Actually, Scott called the police. I heard him saying "Can you please send somebody to pick up the sheep, and not to pick me up in a straightjacket? I swear there's really a sheep here!" A little while later, the police showed up with a lasso. After several unsuccessful attempts to catch the sheep, it took off into the woods and they said we should call them again if it came back, I said I definitely would, since someone must be missing it. "Oh, someone is missing it" the officer said "but not for the reasons you're thinking." 0,o What did he mean? Were these people going to kill it and eat it? I certainly didn't want it returned to them if that was the case,
The sheep returned a few hours later, so I called PETA who put me in touch with Farm Sanctuary in upstate NY - an organization that rescues farm animals. They had sent two women down a few days later, who were also unsuccessful at catching the sheep. But they did give me some useful information. They recognized the breed as a Barbados Blackbelly, because of its ability to jump high and far - when the cops were chasing it, it jumped clear across an 8 foot wide garden with no effort. They also said it was a ewe due to its lack of horns. So I affectionately named her "Sheepy".

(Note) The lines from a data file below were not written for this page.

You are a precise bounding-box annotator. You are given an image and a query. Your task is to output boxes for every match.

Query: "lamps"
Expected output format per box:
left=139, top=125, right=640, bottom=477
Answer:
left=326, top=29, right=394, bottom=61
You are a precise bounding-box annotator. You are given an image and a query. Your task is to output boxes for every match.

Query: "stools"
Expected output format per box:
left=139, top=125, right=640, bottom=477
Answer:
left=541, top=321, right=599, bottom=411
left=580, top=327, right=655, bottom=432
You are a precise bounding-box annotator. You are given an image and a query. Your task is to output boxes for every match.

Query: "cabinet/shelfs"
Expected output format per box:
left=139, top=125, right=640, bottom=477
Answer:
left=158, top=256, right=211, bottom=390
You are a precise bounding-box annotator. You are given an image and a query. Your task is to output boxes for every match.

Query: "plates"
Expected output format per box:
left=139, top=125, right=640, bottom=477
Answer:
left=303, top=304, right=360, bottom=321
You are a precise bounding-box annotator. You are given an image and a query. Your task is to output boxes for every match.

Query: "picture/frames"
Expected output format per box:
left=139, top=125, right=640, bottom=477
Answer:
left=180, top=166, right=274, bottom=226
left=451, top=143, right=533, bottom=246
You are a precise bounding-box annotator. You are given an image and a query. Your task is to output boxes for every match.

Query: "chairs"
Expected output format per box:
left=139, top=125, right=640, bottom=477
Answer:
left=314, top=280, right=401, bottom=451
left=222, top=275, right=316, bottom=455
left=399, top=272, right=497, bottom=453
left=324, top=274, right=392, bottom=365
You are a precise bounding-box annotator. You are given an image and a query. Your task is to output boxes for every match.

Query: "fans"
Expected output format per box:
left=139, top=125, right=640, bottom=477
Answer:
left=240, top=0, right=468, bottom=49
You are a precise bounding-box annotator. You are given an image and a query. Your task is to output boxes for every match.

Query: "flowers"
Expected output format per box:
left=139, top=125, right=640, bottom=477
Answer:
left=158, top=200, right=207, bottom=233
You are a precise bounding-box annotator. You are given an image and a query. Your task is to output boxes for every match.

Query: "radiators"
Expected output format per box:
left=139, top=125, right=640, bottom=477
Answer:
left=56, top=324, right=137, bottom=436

I know it's a tiny picture, but we could never get very close to Sheepy, since she spooked so easily and would take off. But she would always return later, I guess she figured out we were nice people who wouldn't hurt her. It also helped that Scott went out and bought a bag of Purina Sheep Chow, and we would leave a Yankees popcorn bucket full of it, along with another bucket of water, for her every day. we also hung a tarp over the swing set so she would have a sheltered area to lay in when it snowed. Never did I think when I moved from Pennsylvania to work in New York City that I would have to come home and feed the sheep!
Sheepy hung around for about a month and then one day she didn't return. I hope she found a nice home somewhere where she is loved and well cared for. We've since moved to another town as well, where we have many strange animals wandering through the yard. But none were as unusual nor as memorable as my first sheep.